Just for the record hives often seem queenless. The queen goes off lay for whatever reason. The bees make a queen cell just in case and then the queen gets over her headache and the cell gets destroyed. You haven't said if the cell was open or destroyed or if your queen was marked. You might have a new queen but it might still be your old one. Would you know one way or the other?
Easy to believe one route when it is actually the other!
E
 
There appear to be no young nurse bees in this colony. OP said eggs and larvae, which would indicate she has come into lay only very recently. May still be drone brood, even!
 
If you create a Nuc from the hive (call it hive 1) referred to, make sure you do not add the newly laying queen to the Nuc....
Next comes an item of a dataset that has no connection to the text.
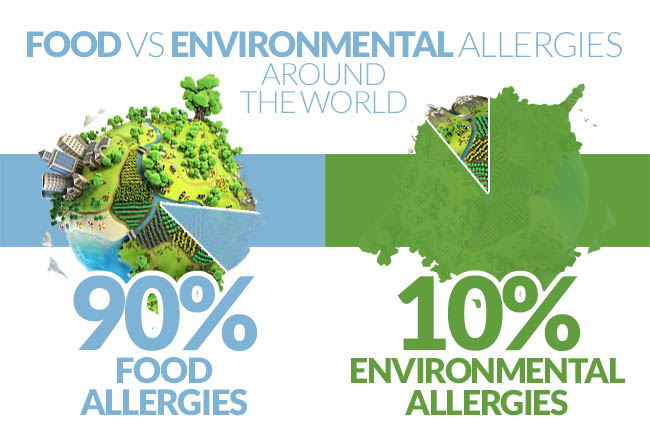 FOOD VS ENVIRONMENTAL ALLERGIES AROUND THE WORLD

90% FOOD ALLERGIES

10% ENVIRONMENTAL ALLERGIES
Your profile indicates that you have three hives. Can I suggest that you shake a few frames of bees from the supers of hive 1 into a nuc and then add a frame of bees and emerging brood from your other two hives to this same nuc and move it to your alternative apiary site (+3 miles from the "home" apiary). Introduce your newly purchased queen to that Nuc. Make sure the frames you donate to the Nuc don't have queens on them. I suggest that you harvest bees from the supers of hive 1 since your queen excluder will hopefully keep the newly laying queen in the brood box(s) and help you avoid having multiple queens in the newly created nuc.
 
you don't have to move the nuc three miles away - just try and ensure you have plenty of nurse bees in the nuc, (Shake a few extra frames full in there) loosely plug the entrance with some fresh grass and leave them make their own way out - I do all my nucs this way and they always have plenty of bees when I net inspect.
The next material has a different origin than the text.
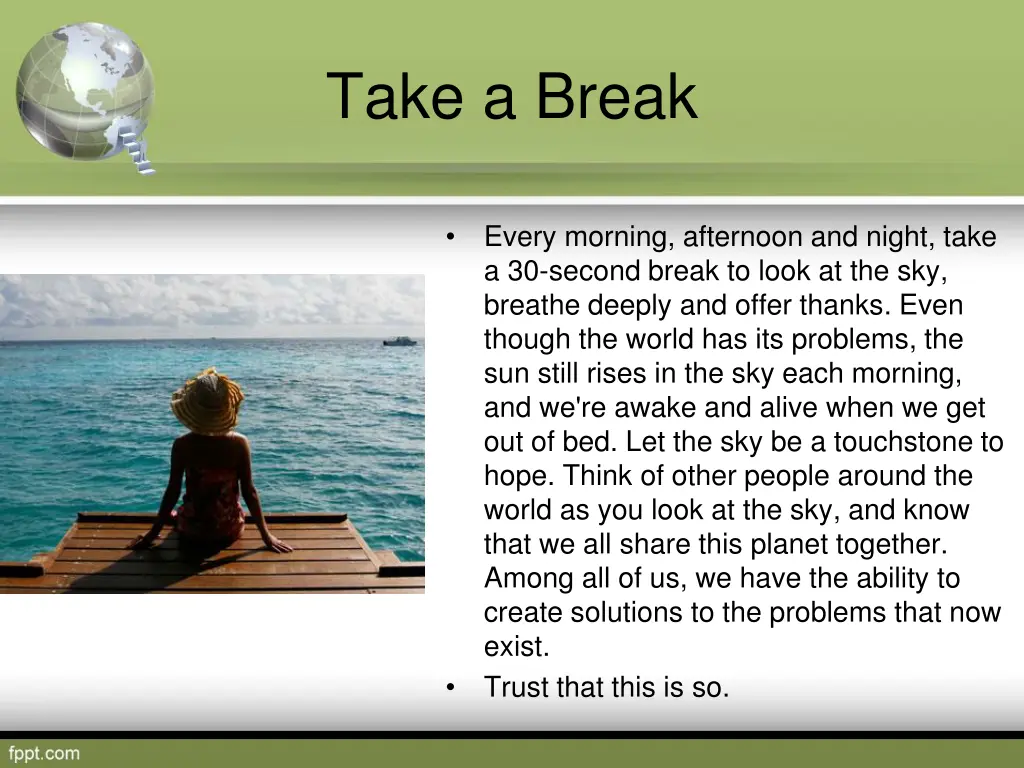 Take a Break

• Every morning, afternoon and night, take a 30-second break to look at the sky, breathe deeply and offer thanks. Even though the world has its problems, the sun still rises in the sky each morning, and we're awake and alive when we get out of bed. Let the sky be a touchstone to hope. Think of other people around the world as you look at the sky, and know that we all share this planet together. Among all of us, we have the ability to create solutions to the problems that now exist.
• Trust that this is so.

fppt.com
Try and use all capped brood close to emerging so you'll have plenty of new bees joining the colony who have only known the new queen.
 
As I don't have an another apiary over 3 miles away I have to do them on the same site, but I always close up and put up foliage which seems to have worked so far.
I do give a very small entrance to defend too.
 
Back up nuc is always a good idea..

3. Open cell + couple of frames of brood to nuc...

Can make for lots of colonies ' but it also makes a good insurance policy.
[/B]

That's what I always do with an AS. Put a frame or two with a QC into a nuc at the same time.